▶ **WRITTEN EXERCISE 1**
In the Hercules beetles thread, how long does Dynastes hercules need to develop?

***** SELECTED EXTRACT

# Hercules beetles



## lukatsi (Sep 30, 2008)

I keep these beasts (Dynastes hercules hercules, to be exact) for 2 years now. I've got two pairs of L3 larvae, but only the two males have hatched... I've bought a female (from Japan!!), so now I have lots of larvae. They will hatch in about 5 months.

Young L3 larva:







L3 larva:







Female going to burrow to the substrate:







Male, about 12,5 cm:







Two males, the brown one is just hatched:







The enclosure, now without beetles (just for mushiking):









Anybody keeping beetles here?

Mark


----------



## loxoscelesfear (Sep 30, 2008)

those are awesome.  my dynastes tityus grubs just changed over to adults, it took 2 years!


----------



## mushiking (Oct 1, 2008)

The beetles I've kept are xyloptrupes gideon (about 30) and chalcosoma atlas and 2 cockchafers.


----------



## mushiking (Oct 1, 2008)

How common are hercules beetles in pet stores?


----------



## lukatsi (Oct 1, 2008)

Here in Europe, you won't find them in petstores. You can buy beetles from breeders and on insect fairs, maybe from zoos. In Japan there are lots of beetle hobbyists and they have beetle shops, where you can buy everything!
There are some breeding groups that sell worldwide, if you are interested I can send you links (I'm thinking of buying some Megasoma and stag beetles).

Dynastes hercules needs about 12-18 months (males need more time) to develop, but I've read that Megasoma actaeon spends 2.5 years as a larva!


----------



## MysticDragon (Oct 1, 2008)

Well, there is one online shop that sells lots of these bugs. It is in Germany  http://www.coleoptera-xxl.de/cgi-bi...ain&wkid=59172501056378115&nocache=1222880135 If anyone will buy from this shop, please write here how it is going, cuz i want to buy some too, but i dont know if this site is verified 

Btw, Lukatsi, can you post the link of the shop in Japan ?


----------



## mushiking (Oct 2, 2008)

**********
***** DATASET RECORDS

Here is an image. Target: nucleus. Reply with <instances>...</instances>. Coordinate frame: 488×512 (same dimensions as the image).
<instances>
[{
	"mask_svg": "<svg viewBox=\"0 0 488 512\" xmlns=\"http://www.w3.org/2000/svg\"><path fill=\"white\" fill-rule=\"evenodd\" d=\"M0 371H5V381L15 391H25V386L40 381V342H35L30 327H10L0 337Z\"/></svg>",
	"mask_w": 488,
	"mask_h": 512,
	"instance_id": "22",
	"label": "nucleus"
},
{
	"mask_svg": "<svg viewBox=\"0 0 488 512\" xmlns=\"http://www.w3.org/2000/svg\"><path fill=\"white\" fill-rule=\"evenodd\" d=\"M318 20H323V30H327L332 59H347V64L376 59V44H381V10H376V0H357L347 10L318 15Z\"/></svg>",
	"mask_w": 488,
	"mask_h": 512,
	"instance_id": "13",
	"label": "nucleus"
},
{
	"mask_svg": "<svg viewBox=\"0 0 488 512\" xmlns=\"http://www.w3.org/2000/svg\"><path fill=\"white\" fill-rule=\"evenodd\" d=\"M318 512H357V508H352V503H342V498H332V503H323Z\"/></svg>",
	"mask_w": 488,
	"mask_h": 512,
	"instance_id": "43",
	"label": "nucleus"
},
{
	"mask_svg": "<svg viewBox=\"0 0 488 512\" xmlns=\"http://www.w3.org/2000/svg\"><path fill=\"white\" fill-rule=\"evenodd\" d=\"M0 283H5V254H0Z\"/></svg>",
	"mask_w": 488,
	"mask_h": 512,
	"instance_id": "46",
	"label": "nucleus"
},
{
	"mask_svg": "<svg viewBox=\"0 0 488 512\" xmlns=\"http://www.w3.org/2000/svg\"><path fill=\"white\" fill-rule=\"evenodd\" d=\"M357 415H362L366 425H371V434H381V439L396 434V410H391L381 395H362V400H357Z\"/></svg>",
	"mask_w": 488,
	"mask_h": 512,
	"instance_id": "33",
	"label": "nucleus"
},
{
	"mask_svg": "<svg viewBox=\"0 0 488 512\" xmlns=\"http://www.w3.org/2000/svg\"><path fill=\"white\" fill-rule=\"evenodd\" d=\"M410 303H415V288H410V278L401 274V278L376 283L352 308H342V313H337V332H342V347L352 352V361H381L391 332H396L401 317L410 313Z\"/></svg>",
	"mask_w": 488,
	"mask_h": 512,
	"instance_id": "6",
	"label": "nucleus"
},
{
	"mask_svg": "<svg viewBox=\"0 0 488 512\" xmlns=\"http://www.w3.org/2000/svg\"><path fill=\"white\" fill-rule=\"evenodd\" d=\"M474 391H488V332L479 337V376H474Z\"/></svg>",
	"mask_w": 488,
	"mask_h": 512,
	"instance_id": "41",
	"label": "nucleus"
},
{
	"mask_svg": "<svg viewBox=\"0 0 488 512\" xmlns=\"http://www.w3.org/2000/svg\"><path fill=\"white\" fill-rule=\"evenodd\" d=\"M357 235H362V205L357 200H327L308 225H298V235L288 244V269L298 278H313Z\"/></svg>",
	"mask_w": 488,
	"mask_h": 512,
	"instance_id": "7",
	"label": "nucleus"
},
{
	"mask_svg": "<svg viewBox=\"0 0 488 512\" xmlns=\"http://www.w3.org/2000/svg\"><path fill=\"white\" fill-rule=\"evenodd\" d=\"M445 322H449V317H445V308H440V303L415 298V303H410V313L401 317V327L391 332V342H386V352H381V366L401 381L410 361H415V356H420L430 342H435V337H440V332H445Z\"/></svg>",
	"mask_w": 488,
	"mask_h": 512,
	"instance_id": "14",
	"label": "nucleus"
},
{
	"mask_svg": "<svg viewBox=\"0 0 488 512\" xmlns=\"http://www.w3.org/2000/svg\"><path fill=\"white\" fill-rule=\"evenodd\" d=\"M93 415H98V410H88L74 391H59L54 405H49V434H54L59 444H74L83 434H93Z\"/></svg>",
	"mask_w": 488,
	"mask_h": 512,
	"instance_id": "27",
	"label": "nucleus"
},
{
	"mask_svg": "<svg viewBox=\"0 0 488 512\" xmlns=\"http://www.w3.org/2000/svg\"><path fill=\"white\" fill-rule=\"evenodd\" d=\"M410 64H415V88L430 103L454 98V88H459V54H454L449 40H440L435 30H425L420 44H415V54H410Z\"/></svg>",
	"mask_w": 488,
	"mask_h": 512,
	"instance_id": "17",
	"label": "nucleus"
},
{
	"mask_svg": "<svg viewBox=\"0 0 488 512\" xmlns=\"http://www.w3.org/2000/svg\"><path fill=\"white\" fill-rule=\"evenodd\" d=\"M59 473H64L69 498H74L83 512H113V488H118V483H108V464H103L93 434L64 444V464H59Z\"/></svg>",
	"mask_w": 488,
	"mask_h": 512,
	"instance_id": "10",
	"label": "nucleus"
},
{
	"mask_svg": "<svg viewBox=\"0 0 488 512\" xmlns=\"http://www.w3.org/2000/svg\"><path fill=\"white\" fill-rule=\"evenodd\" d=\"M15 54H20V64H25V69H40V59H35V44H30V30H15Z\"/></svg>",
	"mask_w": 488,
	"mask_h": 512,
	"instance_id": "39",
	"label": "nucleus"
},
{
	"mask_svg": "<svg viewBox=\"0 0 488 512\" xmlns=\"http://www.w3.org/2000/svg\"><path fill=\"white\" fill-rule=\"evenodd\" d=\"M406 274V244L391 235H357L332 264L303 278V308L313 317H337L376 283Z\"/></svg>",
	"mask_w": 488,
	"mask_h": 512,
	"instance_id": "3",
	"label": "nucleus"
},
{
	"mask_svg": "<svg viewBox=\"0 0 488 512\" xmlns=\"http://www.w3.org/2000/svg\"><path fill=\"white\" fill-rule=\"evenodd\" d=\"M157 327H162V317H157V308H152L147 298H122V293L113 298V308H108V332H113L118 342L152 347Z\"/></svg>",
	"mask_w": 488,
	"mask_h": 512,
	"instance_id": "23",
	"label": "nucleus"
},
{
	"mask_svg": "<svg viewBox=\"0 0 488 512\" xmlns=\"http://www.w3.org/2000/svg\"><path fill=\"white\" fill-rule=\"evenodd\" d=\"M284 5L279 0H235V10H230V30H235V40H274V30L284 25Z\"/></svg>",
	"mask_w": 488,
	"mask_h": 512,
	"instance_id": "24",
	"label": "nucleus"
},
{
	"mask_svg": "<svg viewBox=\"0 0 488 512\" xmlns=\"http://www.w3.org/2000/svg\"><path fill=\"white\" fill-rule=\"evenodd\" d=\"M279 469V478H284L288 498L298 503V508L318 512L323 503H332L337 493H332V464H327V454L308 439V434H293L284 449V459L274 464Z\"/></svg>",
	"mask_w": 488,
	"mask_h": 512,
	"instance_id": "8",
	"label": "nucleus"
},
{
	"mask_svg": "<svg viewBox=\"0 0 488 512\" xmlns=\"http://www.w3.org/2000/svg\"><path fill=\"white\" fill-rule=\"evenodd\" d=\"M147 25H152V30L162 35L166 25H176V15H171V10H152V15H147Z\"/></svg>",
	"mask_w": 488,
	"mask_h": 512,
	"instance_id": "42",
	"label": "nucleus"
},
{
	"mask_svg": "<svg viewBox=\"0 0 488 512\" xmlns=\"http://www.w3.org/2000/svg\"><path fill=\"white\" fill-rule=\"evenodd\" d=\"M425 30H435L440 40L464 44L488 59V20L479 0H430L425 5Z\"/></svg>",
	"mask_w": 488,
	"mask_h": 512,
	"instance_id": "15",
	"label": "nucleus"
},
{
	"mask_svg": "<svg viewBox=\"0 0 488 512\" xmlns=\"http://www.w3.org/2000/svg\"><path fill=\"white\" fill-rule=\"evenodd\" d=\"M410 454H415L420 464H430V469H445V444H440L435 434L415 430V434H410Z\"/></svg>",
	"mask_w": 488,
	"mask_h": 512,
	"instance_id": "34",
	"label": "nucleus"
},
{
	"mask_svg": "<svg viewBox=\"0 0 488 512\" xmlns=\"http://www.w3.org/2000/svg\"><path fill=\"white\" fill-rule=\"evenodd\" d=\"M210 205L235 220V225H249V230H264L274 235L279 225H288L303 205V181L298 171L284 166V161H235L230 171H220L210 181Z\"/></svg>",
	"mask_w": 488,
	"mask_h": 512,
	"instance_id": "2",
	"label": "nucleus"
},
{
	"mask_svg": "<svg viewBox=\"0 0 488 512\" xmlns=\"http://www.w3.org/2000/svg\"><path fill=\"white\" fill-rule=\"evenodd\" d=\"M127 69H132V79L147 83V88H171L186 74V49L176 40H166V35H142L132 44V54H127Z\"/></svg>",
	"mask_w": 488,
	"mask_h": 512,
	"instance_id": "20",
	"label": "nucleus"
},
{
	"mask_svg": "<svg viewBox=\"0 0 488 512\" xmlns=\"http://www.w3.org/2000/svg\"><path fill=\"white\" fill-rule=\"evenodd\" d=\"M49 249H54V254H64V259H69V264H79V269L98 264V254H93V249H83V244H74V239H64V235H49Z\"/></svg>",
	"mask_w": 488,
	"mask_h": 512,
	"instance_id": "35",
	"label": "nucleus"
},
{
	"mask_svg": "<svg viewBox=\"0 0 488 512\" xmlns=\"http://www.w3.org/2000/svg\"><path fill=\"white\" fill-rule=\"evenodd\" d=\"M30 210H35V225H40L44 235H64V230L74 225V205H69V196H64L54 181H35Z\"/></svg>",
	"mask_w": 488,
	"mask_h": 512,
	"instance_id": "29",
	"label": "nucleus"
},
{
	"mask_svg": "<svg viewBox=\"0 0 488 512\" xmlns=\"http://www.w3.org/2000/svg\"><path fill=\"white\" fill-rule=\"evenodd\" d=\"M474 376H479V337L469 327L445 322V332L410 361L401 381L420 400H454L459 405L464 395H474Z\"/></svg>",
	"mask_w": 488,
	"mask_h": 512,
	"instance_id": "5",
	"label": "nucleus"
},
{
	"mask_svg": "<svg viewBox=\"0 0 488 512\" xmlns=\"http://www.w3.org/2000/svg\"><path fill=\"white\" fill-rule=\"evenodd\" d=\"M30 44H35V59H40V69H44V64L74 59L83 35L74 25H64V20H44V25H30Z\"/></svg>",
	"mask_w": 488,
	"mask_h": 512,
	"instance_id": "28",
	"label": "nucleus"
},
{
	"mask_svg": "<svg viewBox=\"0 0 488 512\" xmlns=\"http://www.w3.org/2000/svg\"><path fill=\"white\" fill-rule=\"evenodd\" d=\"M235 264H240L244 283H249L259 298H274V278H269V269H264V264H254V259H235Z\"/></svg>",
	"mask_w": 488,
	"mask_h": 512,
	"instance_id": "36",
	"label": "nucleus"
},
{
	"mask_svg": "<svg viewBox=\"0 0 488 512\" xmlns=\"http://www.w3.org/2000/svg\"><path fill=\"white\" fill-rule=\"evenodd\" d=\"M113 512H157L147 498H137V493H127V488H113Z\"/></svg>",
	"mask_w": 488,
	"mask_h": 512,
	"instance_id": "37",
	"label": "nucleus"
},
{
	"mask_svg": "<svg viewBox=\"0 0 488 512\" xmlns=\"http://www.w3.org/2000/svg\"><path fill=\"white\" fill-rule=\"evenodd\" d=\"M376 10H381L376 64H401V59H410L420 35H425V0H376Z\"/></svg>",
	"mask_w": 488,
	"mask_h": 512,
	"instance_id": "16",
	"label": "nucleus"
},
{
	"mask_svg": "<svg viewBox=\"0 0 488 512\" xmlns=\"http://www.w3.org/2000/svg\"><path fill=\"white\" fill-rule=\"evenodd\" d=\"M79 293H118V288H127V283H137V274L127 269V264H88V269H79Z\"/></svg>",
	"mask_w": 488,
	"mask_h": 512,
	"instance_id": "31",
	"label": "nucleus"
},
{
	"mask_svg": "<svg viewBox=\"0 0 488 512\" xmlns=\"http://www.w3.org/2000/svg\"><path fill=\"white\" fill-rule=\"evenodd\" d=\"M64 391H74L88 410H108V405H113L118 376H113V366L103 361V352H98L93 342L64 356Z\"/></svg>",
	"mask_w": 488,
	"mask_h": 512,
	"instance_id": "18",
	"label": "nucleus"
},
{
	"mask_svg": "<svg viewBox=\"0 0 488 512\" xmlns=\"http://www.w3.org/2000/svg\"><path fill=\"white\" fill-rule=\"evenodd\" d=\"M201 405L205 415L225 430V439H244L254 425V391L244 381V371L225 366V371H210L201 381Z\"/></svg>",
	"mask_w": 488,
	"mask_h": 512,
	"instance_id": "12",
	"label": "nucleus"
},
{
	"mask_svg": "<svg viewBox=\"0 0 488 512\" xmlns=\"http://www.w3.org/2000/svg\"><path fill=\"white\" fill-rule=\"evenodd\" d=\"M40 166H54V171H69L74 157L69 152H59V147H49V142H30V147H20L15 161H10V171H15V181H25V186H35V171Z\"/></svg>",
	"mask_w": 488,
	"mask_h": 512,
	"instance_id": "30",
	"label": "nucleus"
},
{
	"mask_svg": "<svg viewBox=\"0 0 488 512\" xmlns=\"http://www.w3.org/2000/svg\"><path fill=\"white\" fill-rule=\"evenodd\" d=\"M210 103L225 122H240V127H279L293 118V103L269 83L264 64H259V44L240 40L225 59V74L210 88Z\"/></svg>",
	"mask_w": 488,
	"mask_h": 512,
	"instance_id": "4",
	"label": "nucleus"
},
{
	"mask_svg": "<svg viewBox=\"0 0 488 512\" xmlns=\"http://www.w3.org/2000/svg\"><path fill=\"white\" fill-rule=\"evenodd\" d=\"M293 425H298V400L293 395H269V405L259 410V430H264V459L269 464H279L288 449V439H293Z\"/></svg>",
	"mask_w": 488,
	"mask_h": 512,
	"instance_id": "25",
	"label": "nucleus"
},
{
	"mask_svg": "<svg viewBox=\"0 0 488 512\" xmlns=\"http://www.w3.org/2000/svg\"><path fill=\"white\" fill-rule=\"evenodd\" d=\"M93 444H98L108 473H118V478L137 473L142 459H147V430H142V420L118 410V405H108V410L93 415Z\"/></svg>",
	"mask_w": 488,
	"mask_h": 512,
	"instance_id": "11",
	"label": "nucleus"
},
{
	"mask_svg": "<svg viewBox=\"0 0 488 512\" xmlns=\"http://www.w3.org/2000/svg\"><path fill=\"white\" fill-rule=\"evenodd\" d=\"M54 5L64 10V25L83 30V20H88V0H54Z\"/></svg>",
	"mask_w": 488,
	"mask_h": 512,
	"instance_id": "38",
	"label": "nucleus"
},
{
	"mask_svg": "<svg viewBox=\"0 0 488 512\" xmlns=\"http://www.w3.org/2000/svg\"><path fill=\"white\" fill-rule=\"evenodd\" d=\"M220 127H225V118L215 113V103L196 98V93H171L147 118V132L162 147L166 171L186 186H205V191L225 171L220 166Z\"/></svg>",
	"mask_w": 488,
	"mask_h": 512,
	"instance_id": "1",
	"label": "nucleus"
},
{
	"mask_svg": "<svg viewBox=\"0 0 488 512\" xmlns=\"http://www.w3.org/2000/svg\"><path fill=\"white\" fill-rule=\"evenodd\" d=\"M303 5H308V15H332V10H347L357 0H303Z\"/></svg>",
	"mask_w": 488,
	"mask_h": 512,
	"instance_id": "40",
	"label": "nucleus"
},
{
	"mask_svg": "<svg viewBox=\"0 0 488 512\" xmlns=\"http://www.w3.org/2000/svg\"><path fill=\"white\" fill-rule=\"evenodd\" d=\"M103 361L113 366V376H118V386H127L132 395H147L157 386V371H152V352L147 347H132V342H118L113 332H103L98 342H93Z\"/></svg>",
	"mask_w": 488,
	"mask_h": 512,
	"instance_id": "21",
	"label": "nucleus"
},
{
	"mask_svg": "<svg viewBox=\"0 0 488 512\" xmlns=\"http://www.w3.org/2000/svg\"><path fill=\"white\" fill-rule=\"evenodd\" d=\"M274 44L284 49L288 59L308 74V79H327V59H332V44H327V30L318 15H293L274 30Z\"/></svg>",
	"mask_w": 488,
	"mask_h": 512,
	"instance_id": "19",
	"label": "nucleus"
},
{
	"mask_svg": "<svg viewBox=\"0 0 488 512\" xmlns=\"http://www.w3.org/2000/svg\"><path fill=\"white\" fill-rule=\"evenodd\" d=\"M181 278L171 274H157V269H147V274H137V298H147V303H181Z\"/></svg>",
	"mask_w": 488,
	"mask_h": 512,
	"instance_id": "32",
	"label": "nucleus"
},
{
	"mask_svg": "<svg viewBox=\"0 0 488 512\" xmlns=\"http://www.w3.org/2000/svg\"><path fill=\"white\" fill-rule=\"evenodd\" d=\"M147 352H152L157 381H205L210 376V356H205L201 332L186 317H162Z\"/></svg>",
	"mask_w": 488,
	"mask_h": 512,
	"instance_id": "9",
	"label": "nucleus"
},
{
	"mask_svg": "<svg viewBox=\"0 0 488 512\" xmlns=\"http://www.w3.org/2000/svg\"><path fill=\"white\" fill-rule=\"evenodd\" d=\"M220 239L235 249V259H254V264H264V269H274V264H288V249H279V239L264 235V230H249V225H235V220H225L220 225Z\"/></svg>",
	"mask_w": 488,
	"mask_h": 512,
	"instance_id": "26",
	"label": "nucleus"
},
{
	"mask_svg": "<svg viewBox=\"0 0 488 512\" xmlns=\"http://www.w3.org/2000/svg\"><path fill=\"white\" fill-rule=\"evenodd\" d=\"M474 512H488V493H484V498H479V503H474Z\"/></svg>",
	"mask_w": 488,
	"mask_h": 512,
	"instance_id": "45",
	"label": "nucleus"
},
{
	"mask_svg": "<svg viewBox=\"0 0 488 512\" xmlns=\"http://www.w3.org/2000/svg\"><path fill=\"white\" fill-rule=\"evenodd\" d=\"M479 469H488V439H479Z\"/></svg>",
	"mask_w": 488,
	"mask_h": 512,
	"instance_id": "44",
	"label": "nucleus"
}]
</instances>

**********

▶ **WRITTEN EXERCISE 2**
Identify every line of the rows above that contains the string "instances", with case counting, and copy each such line.

▶ **COMPLETE ANSWER 1**
About 12 to 18 months, with males needing more time.

▶ **COMPLETE ANSWER 2**
Here is an image. Target: nucleus. Reply with <instances>...</instances>. Coordinate frame: 488×512 (same dimensions as the image).
<instances>
</instances>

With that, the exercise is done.